Danimarka, ABD askerlerinin konuşlandırılmasının önünü açıyor

NATO ülkesi Danimarka'ya ileride ABD askerleri de konuşlandırılabilir. Başbakan Mette Frederiksen bu sıralar Washington ile yeni bir savunma işbirliği anlaşması üzerinde müzakerelerde bulunuyor. Yorumcuların tamamı bu konuda kayıtsız şartsız olumlu görüşe sahip değil.

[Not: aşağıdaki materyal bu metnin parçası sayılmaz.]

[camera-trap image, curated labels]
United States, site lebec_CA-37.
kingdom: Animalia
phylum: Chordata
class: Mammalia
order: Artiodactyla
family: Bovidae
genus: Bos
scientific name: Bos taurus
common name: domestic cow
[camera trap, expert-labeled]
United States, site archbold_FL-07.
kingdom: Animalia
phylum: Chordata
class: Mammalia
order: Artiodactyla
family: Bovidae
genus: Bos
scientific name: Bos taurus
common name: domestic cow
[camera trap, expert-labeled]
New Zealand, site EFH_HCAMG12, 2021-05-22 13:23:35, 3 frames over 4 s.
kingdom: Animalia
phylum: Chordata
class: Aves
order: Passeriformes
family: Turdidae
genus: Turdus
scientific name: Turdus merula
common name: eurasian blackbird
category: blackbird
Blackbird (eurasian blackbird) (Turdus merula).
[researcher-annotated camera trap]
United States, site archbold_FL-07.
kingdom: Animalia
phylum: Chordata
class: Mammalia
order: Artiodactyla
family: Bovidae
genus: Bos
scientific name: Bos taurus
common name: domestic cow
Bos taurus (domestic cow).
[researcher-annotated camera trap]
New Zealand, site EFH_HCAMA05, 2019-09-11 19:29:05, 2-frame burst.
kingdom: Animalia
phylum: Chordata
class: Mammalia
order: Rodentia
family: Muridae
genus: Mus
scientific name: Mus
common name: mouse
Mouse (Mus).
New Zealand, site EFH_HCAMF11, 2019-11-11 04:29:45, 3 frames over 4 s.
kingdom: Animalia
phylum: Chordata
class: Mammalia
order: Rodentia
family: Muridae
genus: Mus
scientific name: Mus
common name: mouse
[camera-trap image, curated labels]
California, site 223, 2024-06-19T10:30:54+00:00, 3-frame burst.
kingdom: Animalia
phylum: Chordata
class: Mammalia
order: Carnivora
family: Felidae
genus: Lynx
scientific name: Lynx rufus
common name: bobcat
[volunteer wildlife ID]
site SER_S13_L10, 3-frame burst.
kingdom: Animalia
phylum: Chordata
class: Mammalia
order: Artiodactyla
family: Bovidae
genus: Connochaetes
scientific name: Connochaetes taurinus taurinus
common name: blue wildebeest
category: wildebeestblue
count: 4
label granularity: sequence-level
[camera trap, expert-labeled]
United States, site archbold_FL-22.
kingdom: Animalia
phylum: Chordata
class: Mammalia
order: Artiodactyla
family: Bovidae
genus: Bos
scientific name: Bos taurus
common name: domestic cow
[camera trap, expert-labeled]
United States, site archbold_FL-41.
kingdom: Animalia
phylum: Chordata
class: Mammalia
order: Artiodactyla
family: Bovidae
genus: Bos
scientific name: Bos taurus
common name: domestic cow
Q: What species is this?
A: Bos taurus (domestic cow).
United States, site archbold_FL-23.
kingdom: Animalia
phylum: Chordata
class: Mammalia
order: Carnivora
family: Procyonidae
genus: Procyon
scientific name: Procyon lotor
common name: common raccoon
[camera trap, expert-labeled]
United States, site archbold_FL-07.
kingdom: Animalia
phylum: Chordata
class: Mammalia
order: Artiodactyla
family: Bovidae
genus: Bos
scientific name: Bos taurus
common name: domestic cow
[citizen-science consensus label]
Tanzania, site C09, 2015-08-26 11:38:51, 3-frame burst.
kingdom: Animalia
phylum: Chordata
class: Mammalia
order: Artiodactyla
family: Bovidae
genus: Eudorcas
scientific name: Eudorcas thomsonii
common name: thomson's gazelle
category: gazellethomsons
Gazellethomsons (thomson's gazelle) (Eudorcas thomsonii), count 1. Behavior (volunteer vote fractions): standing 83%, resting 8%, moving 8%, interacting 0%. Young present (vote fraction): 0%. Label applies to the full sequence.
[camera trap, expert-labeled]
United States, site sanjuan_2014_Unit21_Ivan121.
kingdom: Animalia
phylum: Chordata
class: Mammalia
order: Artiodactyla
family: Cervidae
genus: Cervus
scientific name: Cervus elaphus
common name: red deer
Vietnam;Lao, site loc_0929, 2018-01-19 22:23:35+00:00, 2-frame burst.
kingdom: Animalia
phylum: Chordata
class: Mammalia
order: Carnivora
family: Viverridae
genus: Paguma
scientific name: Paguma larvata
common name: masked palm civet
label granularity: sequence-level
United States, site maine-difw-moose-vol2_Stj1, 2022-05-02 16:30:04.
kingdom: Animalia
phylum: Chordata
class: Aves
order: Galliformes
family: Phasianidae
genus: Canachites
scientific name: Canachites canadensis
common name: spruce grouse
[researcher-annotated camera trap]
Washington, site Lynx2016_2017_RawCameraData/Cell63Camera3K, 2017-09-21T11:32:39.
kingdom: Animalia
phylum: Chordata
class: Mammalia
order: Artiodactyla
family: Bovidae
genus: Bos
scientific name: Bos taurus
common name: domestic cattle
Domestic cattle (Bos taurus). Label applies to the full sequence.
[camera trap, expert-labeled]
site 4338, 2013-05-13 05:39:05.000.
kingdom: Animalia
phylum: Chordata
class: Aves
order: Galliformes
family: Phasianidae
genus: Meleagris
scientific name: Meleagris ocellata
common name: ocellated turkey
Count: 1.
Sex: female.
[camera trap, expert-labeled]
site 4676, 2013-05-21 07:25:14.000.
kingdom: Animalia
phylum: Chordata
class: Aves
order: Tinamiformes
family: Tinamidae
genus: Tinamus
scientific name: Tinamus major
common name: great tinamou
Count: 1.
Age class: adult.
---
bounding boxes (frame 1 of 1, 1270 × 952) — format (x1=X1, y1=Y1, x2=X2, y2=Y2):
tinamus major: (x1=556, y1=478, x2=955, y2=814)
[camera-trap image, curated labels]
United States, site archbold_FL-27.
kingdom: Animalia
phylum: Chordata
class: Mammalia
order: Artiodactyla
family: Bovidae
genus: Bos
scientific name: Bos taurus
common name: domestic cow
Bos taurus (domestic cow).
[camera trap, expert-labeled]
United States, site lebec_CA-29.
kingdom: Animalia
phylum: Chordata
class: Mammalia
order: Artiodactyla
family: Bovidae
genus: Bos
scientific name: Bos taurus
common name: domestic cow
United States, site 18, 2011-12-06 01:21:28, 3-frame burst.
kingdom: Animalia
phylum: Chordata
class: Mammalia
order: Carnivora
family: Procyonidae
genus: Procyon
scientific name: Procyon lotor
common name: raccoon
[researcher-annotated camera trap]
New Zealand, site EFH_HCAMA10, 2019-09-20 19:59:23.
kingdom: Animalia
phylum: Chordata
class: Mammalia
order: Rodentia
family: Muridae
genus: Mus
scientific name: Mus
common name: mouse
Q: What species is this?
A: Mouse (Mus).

Tüm alıntıları göster/kapat
Berlingske (DK) /

Yeni tehditlere yeni güçle yanıt vermeli

Özellikle Ukrayna krizi bakımından planları memnuniyetle karşılıyor Berlingske:

“Dış tehditleri savuşturma olanaklarımızın artık çağa uygun olmadığı, ordumuzun ve en başta da askeri teçhizatların bir hayli yetersiz kaldığı bize acımasızca hatırlatıldı. Soğuk Savaş sonrasında Avrupa -ve dolayısıyla Danimarka- bağımsız ülkelere karşı saldırganlıkların tekrar yükselişe geçtiği yeni bir döneme girdi. Buna karşı verilecek yanıt zayıflık değil, güç göstermek olmalı. ABD ile yapılacak anlaşma bunun önünü açmaya katkı sağlayabilir.”

Politiken (DK) /

Önce mutabık kalınamayan konuları tartışın

Böylesi bir anlaşma imzaya hazır hale gelmeden önce temel soruların açıklığa kavuşturulması gerektiği konusunda uyarıyor Pollitiken:

“ABD ile yakın müttefik olmanın Danimarka'nın çıkarına olduğuna şüphe yok. ... Fakat planlanan savunma anlaşmasına ilişkin şimdiye kadar yapılmış açıklamalar, en hafif tabirle soruları yanıtsız bırakıyor. Örneğin Danimarka'nın nükleer politikası için geçerli bu: Nükleer silahların gelen gemilerde mi yoksa uçaklarda mı depolanacağı konusunda ABD'nin sessizlik ilkesini bozması pek mümkün gözükmüyor. Peki Danimarka böyle bir durumda nasıl davranacak? Ukrayna krizinin tam ortasında bu zamanlama doğru muydu? ... Ancak en büyük sorun, ABD'nin gelecekteki Danimarka tarafından desteklenmeyen muhtemel askeri eylemleri. ... Trump ya da başka bir popülist iktidara gelirse ne olacak?”

Denik (CZ) /

Slovaklar ABD ile yapılan anlaşmada hemfikir değil

Danimarka'nın yanı sıra Slovakya da bu hafta ABD ile askeri bir sözleşme imzaladı. Ancak Deník'e göre, parlamentodaki tartışmalar ülkenin bu meselede ne denli bölünmüş olduğunu gösteriyor:

“Özellikle iki eski Başbakan Robert Fico ve Peter Pellegrini'nin tutumu düşündürücüydü. Her zaman ABD yanlısı olmasalar da en yüksek makamlarında bulunurken Avrupalı gibi davranıyorlardı. ABD ile yapılan anlaşma hakkında konuşma üslupları bu tutumdan çok uzaktı. ... Hele Pellegrini'nin partisinin yaptığı skandal açıklamalar, tehdide varan nitelikteydi. Slovakya'da yapılacak olan bir sonraki seçimde ülkenin Batı'da mı kalacağı yoksa yüzünü Doğu'ya mı çevireceği konusunda yeniden karar verilebileceği tehdidi.”